It's All In The Approach
I was asked a simple question the other day that I feel would make an ideal Ask Jason type of topic. I was asked “How do you approach women?” I had to laugh internally at this because I've never in my life been or considered myself good with women to be giving anyone any sort of advice. I stopped and thought on this question for a moment then said “Perhaps it’s the approach that is the problem.”
My friend is a good respectable guy and doesn't have any major communication issues that I can detect. I told him that personally I don’t approach people directly. If I start-up communication with someone it’s because we’re in a mutual space that provides some kind of connection that makes speaking seem much more casual and not the "come on" that often is the case these days. I can only image what runs through women’s minds when they see a guy walking towards them. Let’s be 100% honest and admit that the male intentions are not always the most pleasant. So many ladies get hit on that it’s almost an automatic force shield to just brush off any stranger. I would suggest that you look for a common denominator between you. Instead of focusing on her looks 100% see what she’s doing and who she’s talking too. What is the space in which you’re meeting her? Speaking to someone no matter what the goal is needs to be fluid and natural. The moment you come across a guy just trying to get some that’s how you’ll be treated.
In addition to that make sure she’s even in a position to be approached. Personally, I hate interrupting people from what they’re doing something and that can go a long way into disrupting a person’s vibe making them non respective to whatever you have to say. If your initiation is going to stop her from doing something say "Excuse me" and apologize for the interruption. Also keep in mind that if she’s not going for it, move on. Do not be overly aggressive to a person that just wants to do what they were doing in peace.

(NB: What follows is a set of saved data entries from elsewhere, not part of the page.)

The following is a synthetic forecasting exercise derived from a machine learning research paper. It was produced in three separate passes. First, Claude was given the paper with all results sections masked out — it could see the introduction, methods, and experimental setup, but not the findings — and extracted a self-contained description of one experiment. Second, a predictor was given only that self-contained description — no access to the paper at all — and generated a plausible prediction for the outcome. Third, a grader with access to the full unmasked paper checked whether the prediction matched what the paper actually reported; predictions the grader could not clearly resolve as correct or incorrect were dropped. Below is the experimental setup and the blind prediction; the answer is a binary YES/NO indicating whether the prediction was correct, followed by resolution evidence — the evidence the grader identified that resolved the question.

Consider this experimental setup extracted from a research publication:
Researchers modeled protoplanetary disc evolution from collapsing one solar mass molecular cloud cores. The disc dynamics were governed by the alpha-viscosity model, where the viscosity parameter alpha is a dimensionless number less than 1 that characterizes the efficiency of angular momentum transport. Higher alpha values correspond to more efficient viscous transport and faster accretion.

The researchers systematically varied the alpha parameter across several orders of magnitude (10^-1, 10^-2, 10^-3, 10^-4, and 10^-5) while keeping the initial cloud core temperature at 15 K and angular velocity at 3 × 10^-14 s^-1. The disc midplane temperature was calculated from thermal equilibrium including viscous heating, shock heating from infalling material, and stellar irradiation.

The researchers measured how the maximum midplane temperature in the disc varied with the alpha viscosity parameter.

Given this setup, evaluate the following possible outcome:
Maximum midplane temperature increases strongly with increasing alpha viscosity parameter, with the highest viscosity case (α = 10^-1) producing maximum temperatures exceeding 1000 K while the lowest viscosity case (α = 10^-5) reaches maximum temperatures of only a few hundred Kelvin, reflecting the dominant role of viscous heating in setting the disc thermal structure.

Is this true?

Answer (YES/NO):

One of the greatest issues I see with how guys approach women is that they act as if the women owes it to them to reply and accept their advances. That’s completely backwards. When you approach folk it is a social gamble and you have to be ready to accept the chance that you may lose. Just as you wouldn't flip the Blackjack table in Vegas, don’t turn ugly if a person doesn't want to deal with you. On a recent flight, my friend that traveled with me, heard a woman behind us expressing some apprehension about flying. He turned around a jokingly asked "Someone scared of flying?" A simple lighthearted comment broke the ice to steady communication throughout the flight. Execution and not taking yourself so serious can go a long way.